>> START INPUT DATA

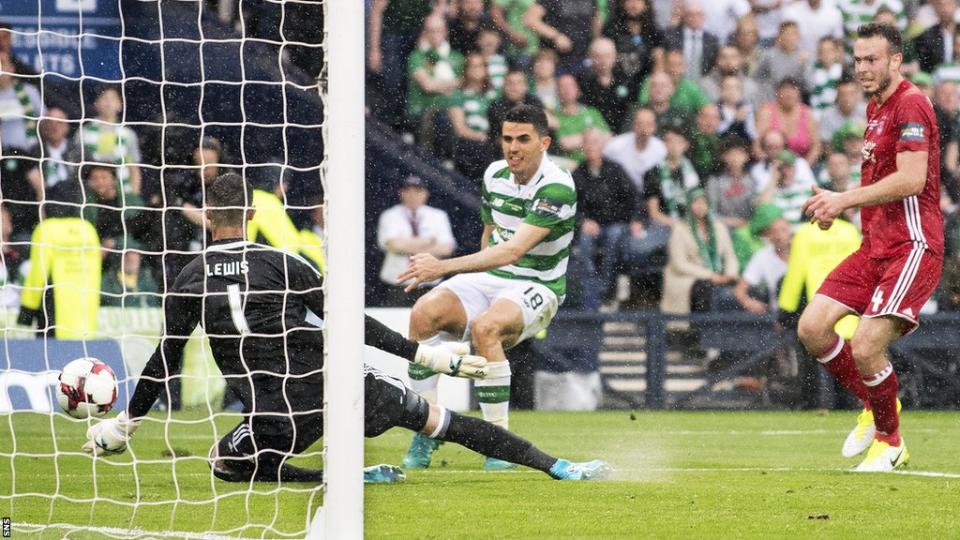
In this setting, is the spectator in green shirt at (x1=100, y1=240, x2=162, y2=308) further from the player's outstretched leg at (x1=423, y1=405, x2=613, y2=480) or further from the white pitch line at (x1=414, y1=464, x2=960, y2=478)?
the player's outstretched leg at (x1=423, y1=405, x2=613, y2=480)

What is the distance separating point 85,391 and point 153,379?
405 mm

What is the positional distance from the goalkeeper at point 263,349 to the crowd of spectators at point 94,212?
5222mm

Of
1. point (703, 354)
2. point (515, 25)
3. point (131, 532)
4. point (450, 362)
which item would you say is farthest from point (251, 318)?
point (515, 25)

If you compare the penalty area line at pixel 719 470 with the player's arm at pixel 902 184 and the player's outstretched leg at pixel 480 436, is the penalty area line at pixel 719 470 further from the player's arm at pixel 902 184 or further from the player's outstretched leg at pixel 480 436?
the player's arm at pixel 902 184

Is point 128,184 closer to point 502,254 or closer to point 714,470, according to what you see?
point 502,254

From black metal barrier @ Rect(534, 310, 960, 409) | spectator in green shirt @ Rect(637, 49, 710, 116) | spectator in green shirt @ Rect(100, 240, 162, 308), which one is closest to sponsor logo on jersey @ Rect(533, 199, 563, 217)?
black metal barrier @ Rect(534, 310, 960, 409)

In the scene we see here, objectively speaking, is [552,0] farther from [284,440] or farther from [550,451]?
[284,440]

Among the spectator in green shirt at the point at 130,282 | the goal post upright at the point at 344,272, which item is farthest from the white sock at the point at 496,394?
the spectator in green shirt at the point at 130,282

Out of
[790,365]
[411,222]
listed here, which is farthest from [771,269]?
[411,222]

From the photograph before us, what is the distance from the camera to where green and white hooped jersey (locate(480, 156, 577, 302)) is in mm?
8625

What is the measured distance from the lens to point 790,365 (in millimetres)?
13562

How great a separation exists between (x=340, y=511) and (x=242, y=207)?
2.10m

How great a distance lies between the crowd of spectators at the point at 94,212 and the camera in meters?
12.9

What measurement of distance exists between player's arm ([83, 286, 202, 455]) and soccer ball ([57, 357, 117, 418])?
10 centimetres
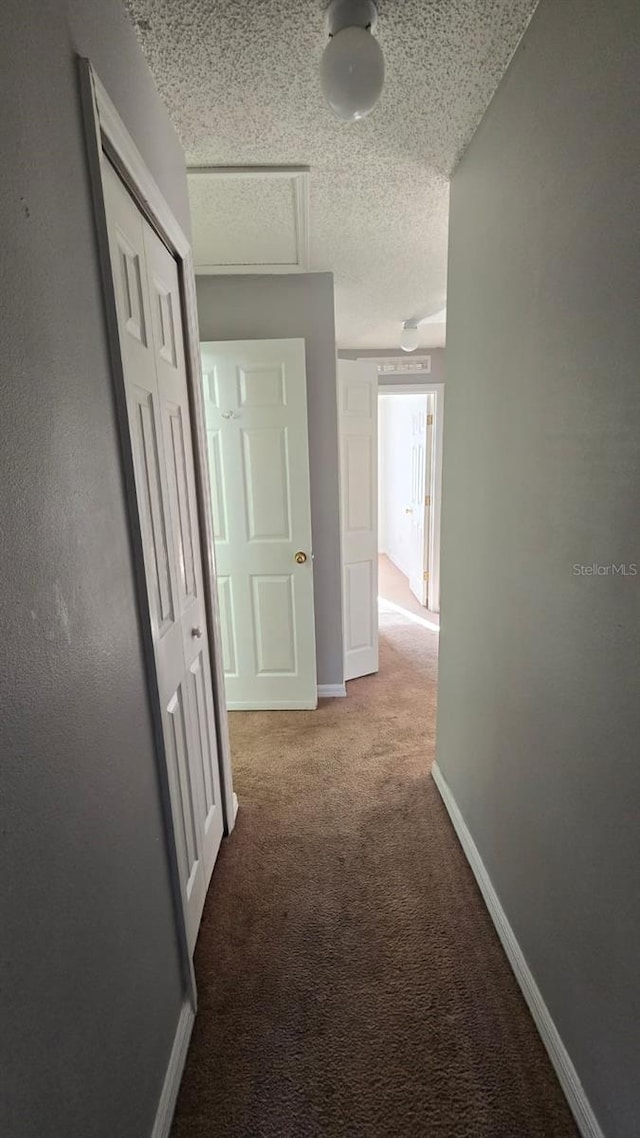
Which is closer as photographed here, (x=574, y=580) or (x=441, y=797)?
(x=574, y=580)

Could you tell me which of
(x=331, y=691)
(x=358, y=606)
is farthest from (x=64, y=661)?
(x=358, y=606)

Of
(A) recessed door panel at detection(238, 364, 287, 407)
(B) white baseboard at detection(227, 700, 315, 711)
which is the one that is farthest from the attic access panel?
(B) white baseboard at detection(227, 700, 315, 711)

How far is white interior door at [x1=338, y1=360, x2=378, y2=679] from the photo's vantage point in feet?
9.67

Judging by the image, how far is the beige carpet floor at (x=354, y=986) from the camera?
1.06 metres

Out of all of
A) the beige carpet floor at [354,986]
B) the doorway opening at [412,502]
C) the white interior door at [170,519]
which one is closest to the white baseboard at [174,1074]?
the beige carpet floor at [354,986]

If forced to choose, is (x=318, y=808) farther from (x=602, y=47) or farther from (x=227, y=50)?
(x=227, y=50)

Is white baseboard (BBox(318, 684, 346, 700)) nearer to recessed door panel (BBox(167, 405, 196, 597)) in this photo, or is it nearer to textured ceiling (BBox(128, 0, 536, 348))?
recessed door panel (BBox(167, 405, 196, 597))

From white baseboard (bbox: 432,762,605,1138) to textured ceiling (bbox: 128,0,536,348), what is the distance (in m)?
2.35

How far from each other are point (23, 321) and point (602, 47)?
43.4 inches

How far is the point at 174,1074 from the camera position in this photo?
1.09 m

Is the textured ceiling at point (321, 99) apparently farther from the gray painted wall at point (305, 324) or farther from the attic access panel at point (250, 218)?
the gray painted wall at point (305, 324)

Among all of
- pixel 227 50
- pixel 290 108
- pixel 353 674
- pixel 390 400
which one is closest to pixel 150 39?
pixel 227 50

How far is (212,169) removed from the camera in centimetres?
166

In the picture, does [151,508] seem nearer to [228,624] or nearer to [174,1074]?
[174,1074]
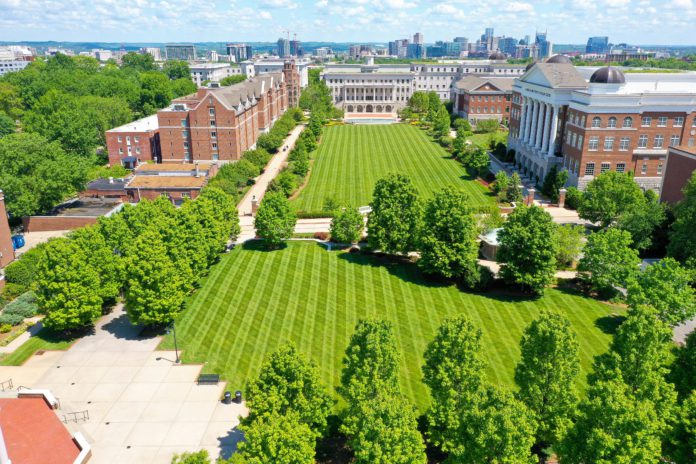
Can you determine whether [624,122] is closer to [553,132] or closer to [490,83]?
[553,132]

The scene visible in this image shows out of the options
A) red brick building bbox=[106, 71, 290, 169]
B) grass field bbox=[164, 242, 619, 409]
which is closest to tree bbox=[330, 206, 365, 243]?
grass field bbox=[164, 242, 619, 409]

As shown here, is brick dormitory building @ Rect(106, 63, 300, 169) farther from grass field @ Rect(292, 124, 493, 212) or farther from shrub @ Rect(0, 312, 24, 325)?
shrub @ Rect(0, 312, 24, 325)

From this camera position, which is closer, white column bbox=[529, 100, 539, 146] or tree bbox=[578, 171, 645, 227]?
tree bbox=[578, 171, 645, 227]

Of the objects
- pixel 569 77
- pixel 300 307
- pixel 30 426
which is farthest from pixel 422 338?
pixel 569 77

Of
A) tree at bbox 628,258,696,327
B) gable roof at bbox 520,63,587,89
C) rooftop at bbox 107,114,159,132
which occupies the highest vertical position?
gable roof at bbox 520,63,587,89

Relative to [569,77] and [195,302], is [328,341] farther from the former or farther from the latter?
[569,77]
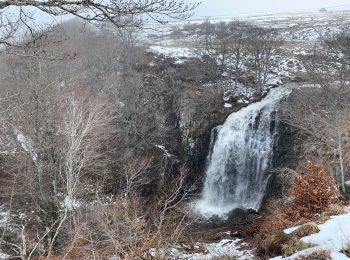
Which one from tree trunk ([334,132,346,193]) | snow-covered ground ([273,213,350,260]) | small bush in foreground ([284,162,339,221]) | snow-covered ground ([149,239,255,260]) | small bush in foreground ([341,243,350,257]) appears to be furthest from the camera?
tree trunk ([334,132,346,193])

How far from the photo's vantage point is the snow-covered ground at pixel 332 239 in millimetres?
5864

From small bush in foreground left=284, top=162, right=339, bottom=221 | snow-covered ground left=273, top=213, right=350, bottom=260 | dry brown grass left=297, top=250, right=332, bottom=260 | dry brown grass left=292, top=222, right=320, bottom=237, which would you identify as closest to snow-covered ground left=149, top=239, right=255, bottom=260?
small bush in foreground left=284, top=162, right=339, bottom=221

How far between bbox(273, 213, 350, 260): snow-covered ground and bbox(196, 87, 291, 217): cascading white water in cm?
1544

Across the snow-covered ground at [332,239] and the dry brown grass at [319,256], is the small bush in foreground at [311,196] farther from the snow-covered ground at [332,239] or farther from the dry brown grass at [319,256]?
the dry brown grass at [319,256]

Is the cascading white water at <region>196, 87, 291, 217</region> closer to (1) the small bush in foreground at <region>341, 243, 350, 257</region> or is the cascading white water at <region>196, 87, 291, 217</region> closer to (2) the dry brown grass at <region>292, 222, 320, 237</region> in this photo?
(2) the dry brown grass at <region>292, 222, 320, 237</region>

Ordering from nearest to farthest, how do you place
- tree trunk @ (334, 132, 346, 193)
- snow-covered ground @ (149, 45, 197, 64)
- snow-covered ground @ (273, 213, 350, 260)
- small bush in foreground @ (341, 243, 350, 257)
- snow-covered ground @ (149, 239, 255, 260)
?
small bush in foreground @ (341, 243, 350, 257)
snow-covered ground @ (273, 213, 350, 260)
snow-covered ground @ (149, 239, 255, 260)
tree trunk @ (334, 132, 346, 193)
snow-covered ground @ (149, 45, 197, 64)

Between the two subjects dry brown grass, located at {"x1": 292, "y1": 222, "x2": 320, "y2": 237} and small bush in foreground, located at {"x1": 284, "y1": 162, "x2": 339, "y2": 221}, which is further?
small bush in foreground, located at {"x1": 284, "y1": 162, "x2": 339, "y2": 221}

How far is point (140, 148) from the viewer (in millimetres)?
25828

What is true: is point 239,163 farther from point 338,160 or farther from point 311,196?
point 311,196

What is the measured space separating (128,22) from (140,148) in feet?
68.3

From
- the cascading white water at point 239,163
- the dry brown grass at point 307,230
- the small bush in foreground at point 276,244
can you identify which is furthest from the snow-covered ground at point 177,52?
the dry brown grass at point 307,230

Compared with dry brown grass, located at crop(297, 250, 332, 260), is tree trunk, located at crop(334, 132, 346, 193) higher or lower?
lower

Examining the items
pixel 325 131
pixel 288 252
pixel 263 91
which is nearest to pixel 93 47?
pixel 263 91

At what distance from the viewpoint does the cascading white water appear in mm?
24016
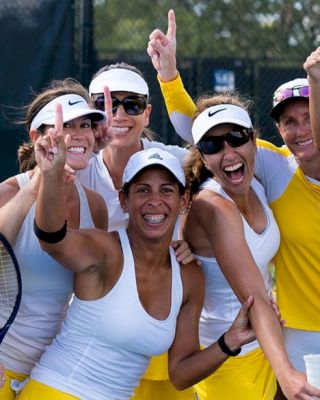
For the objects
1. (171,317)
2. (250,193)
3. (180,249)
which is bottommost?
(171,317)

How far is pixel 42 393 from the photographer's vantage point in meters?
3.26

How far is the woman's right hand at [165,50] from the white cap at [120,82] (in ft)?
0.36

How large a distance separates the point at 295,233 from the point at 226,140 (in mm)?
544

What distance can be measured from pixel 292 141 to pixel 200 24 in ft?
18.0

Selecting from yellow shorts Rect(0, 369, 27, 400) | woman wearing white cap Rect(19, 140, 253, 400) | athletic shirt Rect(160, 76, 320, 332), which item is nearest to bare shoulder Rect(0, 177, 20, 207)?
woman wearing white cap Rect(19, 140, 253, 400)

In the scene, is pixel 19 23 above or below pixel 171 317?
above

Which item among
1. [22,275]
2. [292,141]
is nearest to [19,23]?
[292,141]

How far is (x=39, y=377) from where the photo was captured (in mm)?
3312

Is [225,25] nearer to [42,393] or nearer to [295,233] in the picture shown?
[295,233]

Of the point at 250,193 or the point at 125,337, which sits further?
the point at 250,193

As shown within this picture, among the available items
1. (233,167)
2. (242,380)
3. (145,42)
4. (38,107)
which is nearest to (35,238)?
(38,107)

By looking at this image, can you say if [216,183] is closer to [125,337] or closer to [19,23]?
[125,337]

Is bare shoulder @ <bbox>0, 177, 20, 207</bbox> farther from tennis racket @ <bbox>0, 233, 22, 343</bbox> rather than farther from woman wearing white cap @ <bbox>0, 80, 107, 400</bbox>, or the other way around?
tennis racket @ <bbox>0, 233, 22, 343</bbox>

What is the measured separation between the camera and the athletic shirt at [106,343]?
10.7 ft
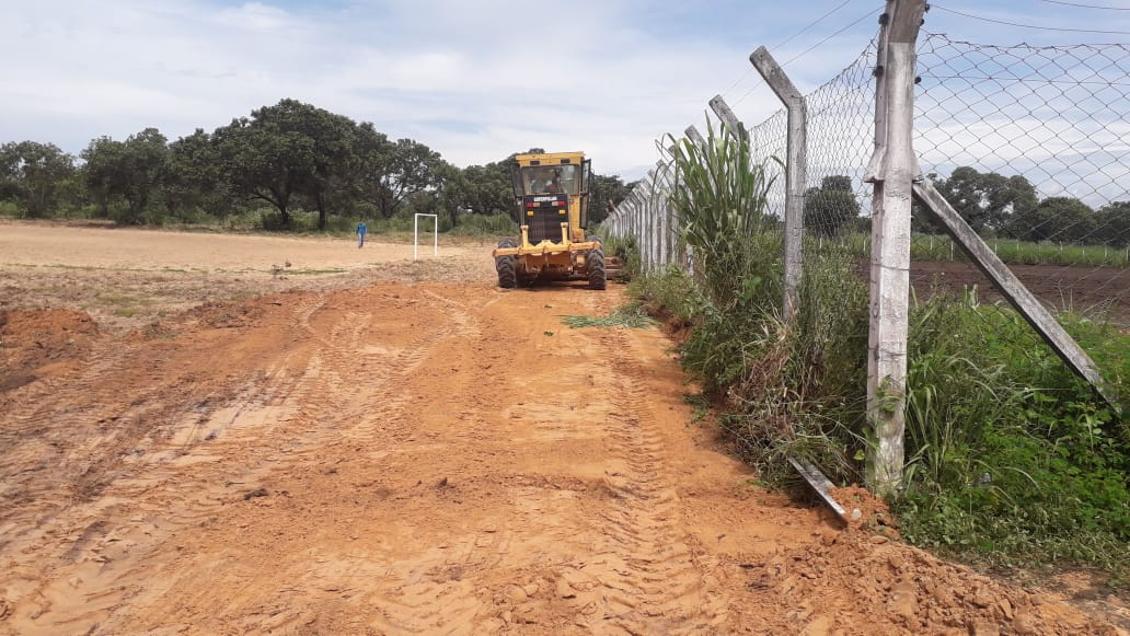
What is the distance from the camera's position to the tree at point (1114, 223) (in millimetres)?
3635

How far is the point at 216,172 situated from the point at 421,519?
47.4 metres

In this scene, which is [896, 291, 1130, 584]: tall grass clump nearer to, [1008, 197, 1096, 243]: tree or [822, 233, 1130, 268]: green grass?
[822, 233, 1130, 268]: green grass

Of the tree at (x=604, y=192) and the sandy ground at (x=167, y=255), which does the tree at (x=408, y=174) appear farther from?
the sandy ground at (x=167, y=255)

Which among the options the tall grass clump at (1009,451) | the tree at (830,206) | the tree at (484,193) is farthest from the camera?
the tree at (484,193)

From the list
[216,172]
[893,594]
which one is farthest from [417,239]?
[893,594]

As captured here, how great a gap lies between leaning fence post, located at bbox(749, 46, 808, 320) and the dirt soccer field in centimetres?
119

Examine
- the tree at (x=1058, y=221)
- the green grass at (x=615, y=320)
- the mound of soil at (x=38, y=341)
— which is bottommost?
the mound of soil at (x=38, y=341)

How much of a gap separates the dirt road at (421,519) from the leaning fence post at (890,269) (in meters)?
0.48

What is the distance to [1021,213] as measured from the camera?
12.9ft

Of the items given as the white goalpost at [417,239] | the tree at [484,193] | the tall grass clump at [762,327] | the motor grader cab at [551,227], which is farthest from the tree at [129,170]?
the tall grass clump at [762,327]

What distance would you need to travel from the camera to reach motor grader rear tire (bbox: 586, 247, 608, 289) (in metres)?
15.1

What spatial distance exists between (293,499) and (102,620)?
1.32 meters

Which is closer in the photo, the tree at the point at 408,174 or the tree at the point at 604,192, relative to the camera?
the tree at the point at 604,192

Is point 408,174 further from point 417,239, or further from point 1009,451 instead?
point 1009,451
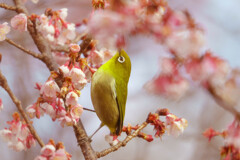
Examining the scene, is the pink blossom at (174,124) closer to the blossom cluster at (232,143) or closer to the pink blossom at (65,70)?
the blossom cluster at (232,143)

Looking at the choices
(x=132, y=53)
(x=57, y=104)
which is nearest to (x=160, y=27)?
(x=57, y=104)

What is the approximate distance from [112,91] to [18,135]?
566 mm

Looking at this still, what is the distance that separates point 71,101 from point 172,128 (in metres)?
0.55

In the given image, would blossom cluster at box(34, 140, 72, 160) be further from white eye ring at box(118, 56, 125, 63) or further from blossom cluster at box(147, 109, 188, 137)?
white eye ring at box(118, 56, 125, 63)

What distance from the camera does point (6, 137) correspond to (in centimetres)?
170

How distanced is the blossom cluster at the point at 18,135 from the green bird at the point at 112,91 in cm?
42

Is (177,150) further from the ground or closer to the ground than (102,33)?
further from the ground

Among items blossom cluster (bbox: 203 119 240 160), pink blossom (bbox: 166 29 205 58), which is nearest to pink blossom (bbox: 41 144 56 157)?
pink blossom (bbox: 166 29 205 58)

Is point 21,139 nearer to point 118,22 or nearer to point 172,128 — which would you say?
point 172,128

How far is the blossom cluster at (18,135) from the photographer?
1.63 meters

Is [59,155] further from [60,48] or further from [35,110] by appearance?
[60,48]

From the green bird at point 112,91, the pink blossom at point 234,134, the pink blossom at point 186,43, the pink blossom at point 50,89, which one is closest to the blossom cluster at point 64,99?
the pink blossom at point 50,89

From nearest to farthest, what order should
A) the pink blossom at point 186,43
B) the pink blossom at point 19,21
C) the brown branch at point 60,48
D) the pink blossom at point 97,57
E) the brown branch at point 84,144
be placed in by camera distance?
the pink blossom at point 186,43
the brown branch at point 84,144
the pink blossom at point 19,21
the pink blossom at point 97,57
the brown branch at point 60,48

>> END INPUT DATA

WRITTEN EXERCISE => Reproduce precisely the span of lines that begins at the line containing "In the given" and ends with the last line of the listing.

EXERCISE OUTPUT =>
In the given image, would blossom cluster at box(34, 140, 72, 160) be further from white eye ring at box(118, 56, 125, 63) or further from blossom cluster at box(147, 109, 188, 137)?
white eye ring at box(118, 56, 125, 63)

What distance from the camera does point (6, 137) correspond to (in centimetres)?
170

How distanced is the blossom cluster at the point at 18,135 from the green bird at the point at 112,91 in cm?
42

Is (177,150) further from the ground or closer to the ground than (102,33)?
further from the ground

Among items blossom cluster (bbox: 203 119 240 160), pink blossom (bbox: 166 29 205 58), which is nearest to pink blossom (bbox: 41 144 56 157)?
pink blossom (bbox: 166 29 205 58)

Is point 21,139 nearer to point 118,22 or nearer to point 172,128 — which would you say?
point 172,128

How far is the blossom cluster at (18,135) from the photographer?
1.63 meters

Is [59,155] further from [60,48] or further from [35,110] by appearance?
[60,48]

From the green bird at point 112,91, the pink blossom at point 234,134, the pink blossom at point 186,43, the pink blossom at point 50,89, which one is closest to the blossom cluster at point 64,99?
the pink blossom at point 50,89

From nearest to farthest, what order should
A) the pink blossom at point 186,43
B) the pink blossom at point 19,21
C) the brown branch at point 60,48
D) the pink blossom at point 97,57
E) the brown branch at point 84,144
be placed in by camera distance?
the pink blossom at point 186,43
the brown branch at point 84,144
the pink blossom at point 19,21
the pink blossom at point 97,57
the brown branch at point 60,48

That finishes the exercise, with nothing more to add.